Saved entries
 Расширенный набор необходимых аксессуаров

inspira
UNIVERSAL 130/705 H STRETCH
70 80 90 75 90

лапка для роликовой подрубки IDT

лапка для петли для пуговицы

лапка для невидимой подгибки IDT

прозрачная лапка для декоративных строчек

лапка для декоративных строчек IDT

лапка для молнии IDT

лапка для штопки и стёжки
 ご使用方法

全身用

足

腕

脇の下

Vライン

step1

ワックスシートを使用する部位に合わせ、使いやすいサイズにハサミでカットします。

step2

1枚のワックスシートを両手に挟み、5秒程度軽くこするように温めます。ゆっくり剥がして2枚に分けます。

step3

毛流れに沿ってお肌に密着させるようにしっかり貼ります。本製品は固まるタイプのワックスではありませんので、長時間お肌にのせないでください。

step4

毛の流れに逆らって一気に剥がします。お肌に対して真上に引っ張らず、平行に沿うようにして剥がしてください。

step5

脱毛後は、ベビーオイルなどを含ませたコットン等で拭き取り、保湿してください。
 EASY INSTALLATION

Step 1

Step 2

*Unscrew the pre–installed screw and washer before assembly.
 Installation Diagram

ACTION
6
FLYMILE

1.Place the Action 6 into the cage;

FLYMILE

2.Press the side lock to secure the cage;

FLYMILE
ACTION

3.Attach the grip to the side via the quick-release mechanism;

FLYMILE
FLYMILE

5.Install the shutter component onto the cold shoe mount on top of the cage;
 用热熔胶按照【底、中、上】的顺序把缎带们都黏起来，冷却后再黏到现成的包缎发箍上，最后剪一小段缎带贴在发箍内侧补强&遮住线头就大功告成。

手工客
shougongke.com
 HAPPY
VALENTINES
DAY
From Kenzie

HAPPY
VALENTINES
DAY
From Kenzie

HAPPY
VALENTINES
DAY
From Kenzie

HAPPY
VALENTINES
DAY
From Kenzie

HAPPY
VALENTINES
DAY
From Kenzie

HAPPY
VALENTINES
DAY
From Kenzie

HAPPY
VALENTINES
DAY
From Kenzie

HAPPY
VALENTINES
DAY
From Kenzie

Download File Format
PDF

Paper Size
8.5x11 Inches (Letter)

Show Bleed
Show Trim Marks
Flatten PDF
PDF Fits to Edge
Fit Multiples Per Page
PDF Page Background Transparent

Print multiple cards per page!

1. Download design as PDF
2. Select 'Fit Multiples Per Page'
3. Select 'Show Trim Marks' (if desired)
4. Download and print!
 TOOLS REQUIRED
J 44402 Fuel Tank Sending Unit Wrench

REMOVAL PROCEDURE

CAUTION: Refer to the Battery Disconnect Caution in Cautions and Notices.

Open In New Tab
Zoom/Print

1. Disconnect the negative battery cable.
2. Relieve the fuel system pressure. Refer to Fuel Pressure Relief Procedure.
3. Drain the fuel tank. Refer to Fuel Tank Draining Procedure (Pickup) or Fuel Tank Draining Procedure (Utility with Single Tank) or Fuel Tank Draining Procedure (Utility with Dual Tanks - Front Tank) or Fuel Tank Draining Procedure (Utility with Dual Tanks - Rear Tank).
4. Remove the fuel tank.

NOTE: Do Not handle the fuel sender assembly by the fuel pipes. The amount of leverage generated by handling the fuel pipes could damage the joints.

### WHAT TO WORK ON
Set out exactly the lines from the one bearing "3. Drain the" through the end of the data, including both ends and omitting all others.

### REPLY TO THE TASK
3. Drain the fuel tank. Refer to Fuel Tank Draining Procedure (Pickup) or Fuel Tank Draining Procedure (Utility with Single Tank) or Fuel Tank Draining Procedure (Utility with Dual Tanks - Front Tank) or Fuel Tank Draining Procedure (Utility with Dual Tanks - Rear Tank).
4. Remove the fuel tank.

NOTE: Do Not handle the fuel sender assembly by the fuel pipes. The amount of leverage generated by handling the fuel pipes could damage the joints.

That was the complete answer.